As she got to the top of the stairs the woman had an overwhelming feeling she was not alone. A woman was standing beside her. However, although spooked, she said she didn’t feel the spirit was malevolent.
Apparently, even more spine-chilling events were happening outside. All three of her friends plainly saw the ghost of a young woman, who lingered for a few seconds before vanishing.
At the Lake
Another visitor had an encounter with tragic Grace just a few months later, when she was walking towards the lake after dusk. As she drew nearer to the lake, her flashlight started to fade until, as she reached the water’s edge, it died completely.

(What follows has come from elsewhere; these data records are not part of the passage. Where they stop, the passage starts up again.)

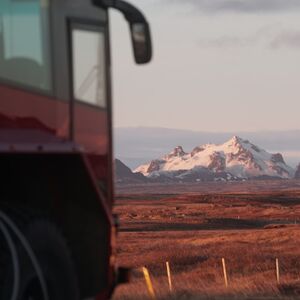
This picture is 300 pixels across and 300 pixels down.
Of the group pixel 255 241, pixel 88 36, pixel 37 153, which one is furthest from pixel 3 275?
A: pixel 255 241

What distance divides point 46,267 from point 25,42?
1.52 metres

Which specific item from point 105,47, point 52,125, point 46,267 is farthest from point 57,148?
point 105,47

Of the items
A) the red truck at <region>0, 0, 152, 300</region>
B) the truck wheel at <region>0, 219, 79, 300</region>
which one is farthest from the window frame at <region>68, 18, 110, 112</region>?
the truck wheel at <region>0, 219, 79, 300</region>

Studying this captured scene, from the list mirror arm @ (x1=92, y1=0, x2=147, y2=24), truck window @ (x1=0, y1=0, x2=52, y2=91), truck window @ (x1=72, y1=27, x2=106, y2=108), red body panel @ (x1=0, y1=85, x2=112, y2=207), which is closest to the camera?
red body panel @ (x1=0, y1=85, x2=112, y2=207)

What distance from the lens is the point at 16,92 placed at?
21.2 feet

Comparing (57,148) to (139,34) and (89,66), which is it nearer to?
(89,66)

When she turned to go back to her hotel, the figure of a young woman stood before her. The awestruck visitor was certain she was looking at a ghost, and experienced an intense feeling of sadness.
Was it the ghost of Grace Brown? Down the years, there have been many spooky sightings and phenomena. Is Grace’s troubled spirit doomed to haunt Big Moose Lake forever?
Ironically, it seems Chester Gillette may also be unable to rest in peace. It’s said Auburn prison, where he lived out his last days before his execution, is also haunted by his ghost…
It seems the couple’s tragic story has captured the imagination of many. A folk song written at the time, The Ballad of Grace Brown and Chester Gillette, asks in one verse, ‘Did she think when he gathered those flowers, That grew on the shores of the lake, That the hand that plucked those sweet lilies, Her own sweet life they would take?’
The classic novel An American Tragedy by Theodore Dreiser, is based on the story of Grace and Chester. The book was later adapted into the film A Place in the Sun, starring Montgomery Clift, Elizabeth Taylor and Shelley Winters.
Some think Chester Gillette may not have murdered Grace, that the evidence against him was circumstantial and he wrongfully went to the electric chair in 1908. Some say Grace wasn’t such an innocent, and had set her sights on catching a husband by any means.
Whatever the truth, as the folk song ends…
‘And nobody knows how it happened – but Gillette and God know it all.’